Extended thinking (the dashed box in Frame 2) is worth calling out because it changes the shape of the response. When enabled:

The model produces a <thinking>...</thinking> block before its visible answer
That block can be arbitrarily long — the model is essentially reasoning "out loud" internally
The API can either show or hide these blocks depending on the client
Extended thinking counts against the token budget, so it trades cost/latency for quality

Use it for hard reasoning tasks (math, complex multi-step planning). Skip it for simple queries where the extra tokens are pure overhead.

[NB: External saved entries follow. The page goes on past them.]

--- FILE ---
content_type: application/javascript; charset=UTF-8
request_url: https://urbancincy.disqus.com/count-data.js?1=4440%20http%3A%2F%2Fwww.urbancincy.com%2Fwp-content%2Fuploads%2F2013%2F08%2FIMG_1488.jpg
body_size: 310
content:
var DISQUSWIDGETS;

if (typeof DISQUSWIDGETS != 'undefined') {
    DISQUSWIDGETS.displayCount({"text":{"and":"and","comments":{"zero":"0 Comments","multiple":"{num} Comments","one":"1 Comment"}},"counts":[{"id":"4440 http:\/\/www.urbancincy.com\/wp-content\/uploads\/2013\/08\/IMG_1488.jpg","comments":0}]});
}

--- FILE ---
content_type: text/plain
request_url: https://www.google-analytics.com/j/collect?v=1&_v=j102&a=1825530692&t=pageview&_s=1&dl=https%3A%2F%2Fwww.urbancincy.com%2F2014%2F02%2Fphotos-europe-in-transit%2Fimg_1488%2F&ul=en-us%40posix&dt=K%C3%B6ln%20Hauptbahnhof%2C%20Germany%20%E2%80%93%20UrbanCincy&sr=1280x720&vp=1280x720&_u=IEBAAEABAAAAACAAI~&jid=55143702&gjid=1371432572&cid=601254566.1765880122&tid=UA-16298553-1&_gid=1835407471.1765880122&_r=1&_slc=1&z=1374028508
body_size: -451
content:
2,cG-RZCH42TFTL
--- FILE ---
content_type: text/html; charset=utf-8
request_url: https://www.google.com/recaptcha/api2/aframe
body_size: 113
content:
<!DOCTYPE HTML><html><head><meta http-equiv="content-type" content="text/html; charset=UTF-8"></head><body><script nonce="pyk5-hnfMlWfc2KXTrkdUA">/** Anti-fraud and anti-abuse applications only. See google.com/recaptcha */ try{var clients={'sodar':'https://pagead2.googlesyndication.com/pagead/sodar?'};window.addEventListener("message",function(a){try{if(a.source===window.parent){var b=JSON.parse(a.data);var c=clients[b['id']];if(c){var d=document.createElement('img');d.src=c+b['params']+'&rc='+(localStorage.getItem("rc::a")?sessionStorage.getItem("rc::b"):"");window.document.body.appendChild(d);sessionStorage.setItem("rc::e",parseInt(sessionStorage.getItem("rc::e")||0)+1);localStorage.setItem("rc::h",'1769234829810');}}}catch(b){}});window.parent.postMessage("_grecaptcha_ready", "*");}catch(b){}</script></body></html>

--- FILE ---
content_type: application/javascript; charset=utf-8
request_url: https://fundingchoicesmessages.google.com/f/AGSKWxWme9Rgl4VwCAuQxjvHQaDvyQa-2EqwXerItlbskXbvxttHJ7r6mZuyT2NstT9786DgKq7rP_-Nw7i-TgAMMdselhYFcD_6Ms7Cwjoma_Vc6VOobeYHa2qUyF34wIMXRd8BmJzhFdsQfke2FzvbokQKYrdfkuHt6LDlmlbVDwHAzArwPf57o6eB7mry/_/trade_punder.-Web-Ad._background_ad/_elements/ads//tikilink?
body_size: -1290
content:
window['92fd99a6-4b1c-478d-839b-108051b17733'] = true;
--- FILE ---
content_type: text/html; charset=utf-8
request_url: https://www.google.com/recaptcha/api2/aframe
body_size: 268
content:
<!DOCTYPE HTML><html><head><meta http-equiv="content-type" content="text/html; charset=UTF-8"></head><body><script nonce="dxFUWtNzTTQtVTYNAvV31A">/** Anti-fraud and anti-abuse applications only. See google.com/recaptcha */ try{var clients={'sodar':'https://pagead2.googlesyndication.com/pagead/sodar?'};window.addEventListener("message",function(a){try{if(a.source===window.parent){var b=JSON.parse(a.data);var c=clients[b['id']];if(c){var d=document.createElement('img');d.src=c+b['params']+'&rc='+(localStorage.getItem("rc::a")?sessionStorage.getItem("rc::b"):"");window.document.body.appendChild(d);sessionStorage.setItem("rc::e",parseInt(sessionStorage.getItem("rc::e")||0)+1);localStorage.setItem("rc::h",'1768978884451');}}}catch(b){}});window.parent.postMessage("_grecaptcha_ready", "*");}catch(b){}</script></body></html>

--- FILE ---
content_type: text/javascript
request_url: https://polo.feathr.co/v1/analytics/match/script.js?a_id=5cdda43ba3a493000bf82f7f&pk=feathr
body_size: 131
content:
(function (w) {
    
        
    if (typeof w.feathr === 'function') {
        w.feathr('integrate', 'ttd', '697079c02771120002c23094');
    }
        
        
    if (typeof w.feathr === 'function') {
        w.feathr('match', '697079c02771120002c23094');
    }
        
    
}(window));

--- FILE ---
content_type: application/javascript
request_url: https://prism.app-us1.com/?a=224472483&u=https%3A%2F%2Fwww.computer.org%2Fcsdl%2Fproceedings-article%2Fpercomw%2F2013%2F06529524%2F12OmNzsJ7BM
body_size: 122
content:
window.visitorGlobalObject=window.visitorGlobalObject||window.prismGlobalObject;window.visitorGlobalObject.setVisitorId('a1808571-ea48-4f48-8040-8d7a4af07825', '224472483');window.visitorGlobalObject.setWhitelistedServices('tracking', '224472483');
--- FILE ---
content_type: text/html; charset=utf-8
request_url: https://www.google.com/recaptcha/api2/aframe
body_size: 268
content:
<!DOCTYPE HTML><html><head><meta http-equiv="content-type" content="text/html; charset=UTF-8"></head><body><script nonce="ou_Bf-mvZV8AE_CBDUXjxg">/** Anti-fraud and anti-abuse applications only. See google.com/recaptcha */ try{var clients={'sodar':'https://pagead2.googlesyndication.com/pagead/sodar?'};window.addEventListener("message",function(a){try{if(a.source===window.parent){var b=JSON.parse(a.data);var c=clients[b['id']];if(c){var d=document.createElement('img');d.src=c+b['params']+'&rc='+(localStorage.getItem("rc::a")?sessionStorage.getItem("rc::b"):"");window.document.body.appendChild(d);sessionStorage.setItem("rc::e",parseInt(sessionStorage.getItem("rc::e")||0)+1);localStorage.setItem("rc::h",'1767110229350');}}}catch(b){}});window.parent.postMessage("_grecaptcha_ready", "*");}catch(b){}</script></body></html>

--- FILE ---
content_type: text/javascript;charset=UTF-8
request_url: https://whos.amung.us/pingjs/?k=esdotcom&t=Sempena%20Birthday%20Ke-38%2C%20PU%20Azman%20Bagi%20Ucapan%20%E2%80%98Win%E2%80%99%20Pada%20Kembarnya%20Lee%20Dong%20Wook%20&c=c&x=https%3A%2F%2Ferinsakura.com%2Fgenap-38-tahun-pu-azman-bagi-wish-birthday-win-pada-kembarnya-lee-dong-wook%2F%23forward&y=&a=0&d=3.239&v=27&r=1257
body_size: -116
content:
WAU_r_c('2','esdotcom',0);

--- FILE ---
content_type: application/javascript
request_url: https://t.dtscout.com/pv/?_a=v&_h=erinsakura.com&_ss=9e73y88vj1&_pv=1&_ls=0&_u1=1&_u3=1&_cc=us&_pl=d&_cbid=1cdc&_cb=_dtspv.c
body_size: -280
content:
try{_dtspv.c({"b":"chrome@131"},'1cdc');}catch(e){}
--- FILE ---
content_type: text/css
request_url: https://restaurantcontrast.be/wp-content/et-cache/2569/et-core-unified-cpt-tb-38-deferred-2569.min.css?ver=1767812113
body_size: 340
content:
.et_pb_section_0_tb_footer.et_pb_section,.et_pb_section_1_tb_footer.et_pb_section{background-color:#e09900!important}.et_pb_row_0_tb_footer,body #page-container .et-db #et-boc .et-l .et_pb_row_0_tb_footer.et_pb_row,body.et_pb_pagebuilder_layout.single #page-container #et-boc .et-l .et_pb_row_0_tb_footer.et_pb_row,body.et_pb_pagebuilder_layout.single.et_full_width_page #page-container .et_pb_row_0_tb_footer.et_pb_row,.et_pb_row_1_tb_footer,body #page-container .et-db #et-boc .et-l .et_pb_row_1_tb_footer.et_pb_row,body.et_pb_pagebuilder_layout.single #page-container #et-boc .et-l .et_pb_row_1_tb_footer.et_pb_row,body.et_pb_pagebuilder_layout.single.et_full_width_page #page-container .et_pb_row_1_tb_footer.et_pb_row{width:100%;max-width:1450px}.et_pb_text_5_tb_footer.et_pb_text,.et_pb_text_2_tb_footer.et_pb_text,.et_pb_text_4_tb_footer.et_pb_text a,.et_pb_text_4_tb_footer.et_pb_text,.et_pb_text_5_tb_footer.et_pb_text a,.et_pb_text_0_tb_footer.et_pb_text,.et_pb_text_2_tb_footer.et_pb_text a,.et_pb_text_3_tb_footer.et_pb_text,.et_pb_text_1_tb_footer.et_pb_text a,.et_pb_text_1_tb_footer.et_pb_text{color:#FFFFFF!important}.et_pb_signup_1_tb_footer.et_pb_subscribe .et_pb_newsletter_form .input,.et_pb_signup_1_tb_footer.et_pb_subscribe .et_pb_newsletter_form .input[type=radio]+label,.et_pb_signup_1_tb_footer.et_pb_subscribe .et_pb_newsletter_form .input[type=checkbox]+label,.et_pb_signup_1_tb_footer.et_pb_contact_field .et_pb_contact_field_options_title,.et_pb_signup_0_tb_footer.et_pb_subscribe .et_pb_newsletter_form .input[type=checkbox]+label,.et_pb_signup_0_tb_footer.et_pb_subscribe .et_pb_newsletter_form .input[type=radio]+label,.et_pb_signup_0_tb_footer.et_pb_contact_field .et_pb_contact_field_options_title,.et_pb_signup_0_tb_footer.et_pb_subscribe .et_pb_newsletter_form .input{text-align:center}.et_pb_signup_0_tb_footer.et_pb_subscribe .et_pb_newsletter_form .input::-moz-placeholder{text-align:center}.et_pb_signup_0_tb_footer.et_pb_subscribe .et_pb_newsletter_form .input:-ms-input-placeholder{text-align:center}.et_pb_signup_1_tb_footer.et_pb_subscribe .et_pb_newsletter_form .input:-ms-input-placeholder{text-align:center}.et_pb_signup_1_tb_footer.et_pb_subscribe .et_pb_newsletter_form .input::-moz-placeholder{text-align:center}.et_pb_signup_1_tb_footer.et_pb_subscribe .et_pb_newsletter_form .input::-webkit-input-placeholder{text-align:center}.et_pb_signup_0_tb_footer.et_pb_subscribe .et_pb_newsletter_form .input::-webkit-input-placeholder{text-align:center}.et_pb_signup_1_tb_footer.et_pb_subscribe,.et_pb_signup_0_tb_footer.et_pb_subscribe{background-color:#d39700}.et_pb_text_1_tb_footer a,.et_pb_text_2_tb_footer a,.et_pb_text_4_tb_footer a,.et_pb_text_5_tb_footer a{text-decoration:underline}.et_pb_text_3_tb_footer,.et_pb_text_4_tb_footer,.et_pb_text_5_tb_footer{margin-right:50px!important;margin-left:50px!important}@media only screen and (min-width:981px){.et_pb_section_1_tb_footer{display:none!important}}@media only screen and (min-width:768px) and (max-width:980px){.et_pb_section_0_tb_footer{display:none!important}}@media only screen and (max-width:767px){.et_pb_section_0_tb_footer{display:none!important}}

Reading the diagram in one direction

The way to read the How Claude Works diagram top-to-bottom:

Follow the solid arrows through Frames 1 → 2 → 3
If the response contains tool_use, follow the dashed arrow into Frame 4
Follow Frame 4's inner arrows: decision → tool execution → result node
Follow the dashed "as next turn" arrow back up to Frame 2
Loop until you land on a response with end_turn
Frame 5 sits at the bottom as background — where the model's capabilities came from, but not part of the request-time flow

That's the entire runtime. Every specific behavior — a fast one-shot answer, a long agentic session with 20 tool calls, an image-input request, an MCP-backed workflow — is a specific path through this same shape.

Try it

The How Claude Works diagram is an editable template. Open it, walk through with a specific interaction you've had with Claude, and trace which frames it touched. Understanding the shape once makes every future "why did Claude do that?" question much easier to answer.

If you build with Claude — via the API, Claude Code, or MCP — this diagram is a good thing to keep pinned. Debugging model behavior is much faster when you can point to a specific frame and say "the problem is happening here."